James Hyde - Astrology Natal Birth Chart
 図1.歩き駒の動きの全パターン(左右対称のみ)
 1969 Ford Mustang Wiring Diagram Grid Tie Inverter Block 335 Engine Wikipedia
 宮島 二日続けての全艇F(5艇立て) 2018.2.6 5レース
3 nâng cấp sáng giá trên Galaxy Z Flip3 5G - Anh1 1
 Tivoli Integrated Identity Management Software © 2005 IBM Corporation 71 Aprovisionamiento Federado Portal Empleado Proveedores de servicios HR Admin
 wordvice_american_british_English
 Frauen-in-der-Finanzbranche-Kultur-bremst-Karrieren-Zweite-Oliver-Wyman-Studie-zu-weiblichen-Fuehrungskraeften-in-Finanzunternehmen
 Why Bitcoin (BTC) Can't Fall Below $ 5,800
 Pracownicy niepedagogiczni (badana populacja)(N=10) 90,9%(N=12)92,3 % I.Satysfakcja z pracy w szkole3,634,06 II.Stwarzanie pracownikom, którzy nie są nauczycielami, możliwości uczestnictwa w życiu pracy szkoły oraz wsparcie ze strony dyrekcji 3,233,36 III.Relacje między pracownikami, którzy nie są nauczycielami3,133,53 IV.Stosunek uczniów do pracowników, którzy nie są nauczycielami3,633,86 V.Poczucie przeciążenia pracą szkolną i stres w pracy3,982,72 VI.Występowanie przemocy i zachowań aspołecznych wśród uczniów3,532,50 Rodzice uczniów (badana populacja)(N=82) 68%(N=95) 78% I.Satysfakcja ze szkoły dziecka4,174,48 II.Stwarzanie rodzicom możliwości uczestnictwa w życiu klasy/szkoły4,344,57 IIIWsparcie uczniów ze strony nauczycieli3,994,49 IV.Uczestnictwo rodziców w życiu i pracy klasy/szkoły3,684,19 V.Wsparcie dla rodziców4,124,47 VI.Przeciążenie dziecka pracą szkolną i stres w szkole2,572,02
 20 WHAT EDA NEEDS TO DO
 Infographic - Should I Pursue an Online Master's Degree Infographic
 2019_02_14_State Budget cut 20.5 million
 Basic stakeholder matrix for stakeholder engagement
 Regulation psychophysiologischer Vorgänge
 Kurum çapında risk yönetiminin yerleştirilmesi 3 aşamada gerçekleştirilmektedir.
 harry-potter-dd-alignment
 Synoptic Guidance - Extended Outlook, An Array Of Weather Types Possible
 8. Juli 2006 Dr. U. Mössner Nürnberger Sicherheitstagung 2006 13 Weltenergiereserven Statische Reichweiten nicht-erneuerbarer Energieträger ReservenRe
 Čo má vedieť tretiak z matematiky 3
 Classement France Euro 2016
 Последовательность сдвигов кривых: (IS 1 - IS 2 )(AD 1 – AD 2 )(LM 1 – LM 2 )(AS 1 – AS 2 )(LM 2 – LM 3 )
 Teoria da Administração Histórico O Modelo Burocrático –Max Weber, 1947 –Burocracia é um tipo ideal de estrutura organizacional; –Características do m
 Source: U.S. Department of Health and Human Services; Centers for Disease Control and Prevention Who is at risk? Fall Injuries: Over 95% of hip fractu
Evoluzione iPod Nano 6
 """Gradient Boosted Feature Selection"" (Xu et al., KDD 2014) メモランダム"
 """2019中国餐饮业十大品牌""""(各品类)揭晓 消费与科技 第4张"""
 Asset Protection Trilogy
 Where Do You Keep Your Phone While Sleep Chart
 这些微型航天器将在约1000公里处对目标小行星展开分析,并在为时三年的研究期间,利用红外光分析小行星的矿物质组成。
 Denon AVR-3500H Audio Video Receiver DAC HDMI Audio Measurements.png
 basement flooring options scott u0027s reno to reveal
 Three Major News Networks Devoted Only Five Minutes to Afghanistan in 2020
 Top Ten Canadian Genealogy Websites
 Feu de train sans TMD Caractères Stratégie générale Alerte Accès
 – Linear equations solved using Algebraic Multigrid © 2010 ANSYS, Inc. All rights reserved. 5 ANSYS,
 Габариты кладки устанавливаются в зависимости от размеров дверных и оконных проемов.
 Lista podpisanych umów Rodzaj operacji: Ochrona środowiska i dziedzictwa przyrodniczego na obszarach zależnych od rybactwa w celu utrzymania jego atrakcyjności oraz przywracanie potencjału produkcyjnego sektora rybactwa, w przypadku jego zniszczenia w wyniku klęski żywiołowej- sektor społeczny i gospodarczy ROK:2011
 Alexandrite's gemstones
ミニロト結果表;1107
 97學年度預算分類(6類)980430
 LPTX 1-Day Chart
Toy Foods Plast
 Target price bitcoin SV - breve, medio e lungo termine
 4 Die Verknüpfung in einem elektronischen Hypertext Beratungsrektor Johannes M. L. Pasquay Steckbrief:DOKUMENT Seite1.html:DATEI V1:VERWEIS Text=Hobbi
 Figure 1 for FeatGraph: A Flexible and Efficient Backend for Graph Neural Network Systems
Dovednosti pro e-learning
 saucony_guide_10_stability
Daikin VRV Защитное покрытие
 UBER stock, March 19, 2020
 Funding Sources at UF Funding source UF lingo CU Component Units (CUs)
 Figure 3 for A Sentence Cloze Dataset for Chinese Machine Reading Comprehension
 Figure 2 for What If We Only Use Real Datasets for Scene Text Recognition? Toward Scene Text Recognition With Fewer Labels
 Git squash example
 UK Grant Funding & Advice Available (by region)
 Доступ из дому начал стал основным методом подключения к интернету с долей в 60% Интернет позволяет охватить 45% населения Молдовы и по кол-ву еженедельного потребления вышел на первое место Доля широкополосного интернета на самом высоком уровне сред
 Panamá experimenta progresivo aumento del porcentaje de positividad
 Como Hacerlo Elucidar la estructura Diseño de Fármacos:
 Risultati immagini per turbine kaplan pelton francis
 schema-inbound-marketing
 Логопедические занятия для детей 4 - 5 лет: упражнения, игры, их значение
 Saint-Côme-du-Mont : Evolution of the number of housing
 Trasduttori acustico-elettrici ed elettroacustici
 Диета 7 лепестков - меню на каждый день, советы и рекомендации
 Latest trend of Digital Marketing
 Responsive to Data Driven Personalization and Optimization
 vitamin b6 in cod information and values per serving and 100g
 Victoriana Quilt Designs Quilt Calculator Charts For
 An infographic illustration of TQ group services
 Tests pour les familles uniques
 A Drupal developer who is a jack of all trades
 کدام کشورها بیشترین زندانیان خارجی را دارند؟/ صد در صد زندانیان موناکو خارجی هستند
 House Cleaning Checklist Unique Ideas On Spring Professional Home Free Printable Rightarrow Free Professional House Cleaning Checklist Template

════

# [Directions]
Return every record above. Copy each one exactly.

# [Your response]
James Hyde - Astrology Natal Birth Chart
 図1.歩き駒の動きの全パターン(左右対称のみ)
 1969 Ford Mustang Wiring Diagram Grid Tie Inverter Block 335 Engine Wikipedia
 宮島 二日続けての全艇F(5艇立て) 2018.2.6 5レース
3 nâng cấp sáng giá trên Galaxy Z Flip3 5G - Anh1 1
 Tivoli Integrated Identity Management Software © 2005 IBM Corporation 71 Aprovisionamiento Federado Portal Empleado Proveedores de servicios HR Admin
 wordvice_american_british_English
 Frauen-in-der-Finanzbranche-Kultur-bremst-Karrieren-Zweite-Oliver-Wyman-Studie-zu-weiblichen-Fuehrungskraeften-in-Finanzunternehmen
 Why Bitcoin (BTC) Can't Fall Below $ 5,800
 Pracownicy niepedagogiczni (badana populacja)(N=10) 90,9%(N=12)92,3 % I.Satysfakcja z pracy w szkole3,634,06 II.Stwarzanie pracownikom, którzy nie są nauczycielami, możliwości uczestnictwa w życiu pracy szkoły oraz wsparcie ze strony dyrekcji 3,233,36 III.Relacje między pracownikami, którzy nie są nauczycielami3,133,53 IV.Stosunek uczniów do pracowników, którzy nie są nauczycielami3,633,86 V.Poczucie przeciążenia pracą szkolną i stres w pracy3,982,72 VI.Występowanie przemocy i zachowań aspołecznych wśród uczniów3,532,50 Rodzice uczniów (badana populacja)(N=82) 68%(N=95) 78% I.Satysfakcja ze szkoły dziecka4,174,48 II.Stwarzanie rodzicom możliwości uczestnictwa w życiu klasy/szkoły4,344,57 IIIWsparcie uczniów ze strony nauczycieli3,994,49 IV.Uczestnictwo rodziców w życiu i pracy klasy/szkoły3,684,19 V.Wsparcie dla rodziców4,124,47 VI.Przeciążenie dziecka pracą szkolną i stres w szkole2,572,02
 20 WHAT EDA NEEDS TO DO
 Infographic - Should I Pursue an Online Master's Degree Infographic
 2019_02_14_State Budget cut 20.5 million
 Basic stakeholder matrix for stakeholder engagement
 Regulation psychophysiologischer Vorgänge
 Kurum çapında risk yönetiminin yerleştirilmesi 3 aşamada gerçekleştirilmektedir.
 harry-potter-dd-alignment
 Synoptic Guidance - Extended Outlook, An Array Of Weather Types Possible
 8. Juli 2006 Dr. U. Mössner Nürnberger Sicherheitstagung 2006 13 Weltenergiereserven Statische Reichweiten nicht-erneuerbarer Energieträger ReservenRe
 Čo má vedieť tretiak z matematiky 3
 Classement France Euro 2016
 Последовательность сдвигов кривых: (IS 1 - IS 2 )(AD 1 – AD 2 )(LM 1 – LM 2 )(AS 1 – AS 2 )(LM 2 – LM 3 )
 Teoria da Administração Histórico O Modelo Burocrático –Max Weber, 1947 –Burocracia é um tipo ideal de estrutura organizacional; –Características do m
 Source: U.S. Department of Health and Human Services; Centers for Disease Control and Prevention Who is at risk? Fall Injuries: Over 95% of hip fractu
Evoluzione iPod Nano 6
 """Gradient Boosted Feature Selection"" (Xu et al., KDD 2014) メモランダム"
 """2019中国餐饮业十大品牌""""(各品类)揭晓 消费与科技 第4张"""
 Asset Protection Trilogy
 Where Do You Keep Your Phone While Sleep Chart
 这些微型航天器将在约1000公里处对目标小行星展开分析,并在为时三年的研究期间,利用红外光分析小行星的矿物质组成。
 Denon AVR-3500H Audio Video Receiver DAC HDMI Audio Measurements.png
 basement flooring options scott u0027s reno to reveal
 Three Major News Networks Devoted Only Five Minutes to Afghanistan in 2020
 Top Ten Canadian Genealogy Websites
 Feu de train sans TMD Caractères Stratégie générale Alerte Accès
 – Linear equations solved using Algebraic Multigrid © 2010 ANSYS, Inc. All rights reserved. 5 ANSYS,
 Габариты кладки устанавливаются в зависимости от размеров дверных и оконных проемов.
 Lista podpisanych umów Rodzaj operacji: Ochrona środowiska i dziedzictwa przyrodniczego na obszarach zależnych od rybactwa w celu utrzymania jego atrakcyjności oraz przywracanie potencjału produkcyjnego sektora rybactwa, w przypadku jego zniszczenia w wyniku klęski żywiołowej- sektor społeczny i gospodarczy ROK:2011
 Alexandrite's gemstones
ミニロト結果表;1107
 97學年度預算分類(6類)980430
 LPTX 1-Day Chart
Toy Foods Plast
 Target price bitcoin SV - breve, medio e lungo termine
 4 Die Verknüpfung in einem elektronischen Hypertext Beratungsrektor Johannes M. L. Pasquay Steckbrief:DOKUMENT Seite1.html:DATEI V1:VERWEIS Text=Hobbi
 Figure 1 for FeatGraph: A Flexible and Efficient Backend for Graph Neural Network Systems
Dovednosti pro e-learning
 saucony_guide_10_stability
Daikin VRV Защитное покрытие
 UBER stock, March 19, 2020
 Funding Sources at UF Funding source UF lingo CU Component Units (CUs)
 Figure 3 for A Sentence Cloze Dataset for Chinese Machine Reading Comprehension
 Figure 2 for What If We Only Use Real Datasets for Scene Text Recognition? Toward Scene Text Recognition With Fewer Labels
 Git squash example
 UK Grant Funding & Advice Available (by region)
 Доступ из дому начал стал основным методом подключения к интернету с долей в 60% Интернет позволяет охватить 45% населения Молдовы и по кол-ву еженедельного потребления вышел на первое место Доля широкополосного интернета на самом высоком уровне сред
 Panamá experimenta progresivo aumento del porcentaje de positividad
 Como Hacerlo Elucidar la estructura Diseño de Fármacos:
 Risultati immagini per turbine kaplan pelton francis
 schema-inbound-marketing
 Логопедические занятия для детей 4 - 5 лет: упражнения, игры, их значение
 Saint-Côme-du-Mont : Evolution of the number of housing
 Trasduttori acustico-elettrici ed elettroacustici
 Диета 7 лепестков - меню на каждый день, советы и рекомендации
 Latest trend of Digital Marketing
 Responsive to Data Driven Personalization and Optimization
 vitamin b6 in cod information and values per serving and 100g
 Victoriana Quilt Designs Quilt Calculator Charts For
 An infographic illustration of TQ group services
 Tests pour les familles uniques
 A Drupal developer who is a jack of all trades
 کدام کشورها بیشترین زندانیان خارجی را دارند؟/ صد در صد زندانیان موناکو خارجی هستند
 House Cleaning Checklist Unique Ideas On Spring Professional Home Free Printable Rightarrow Free Professional House Cleaning Checklist Template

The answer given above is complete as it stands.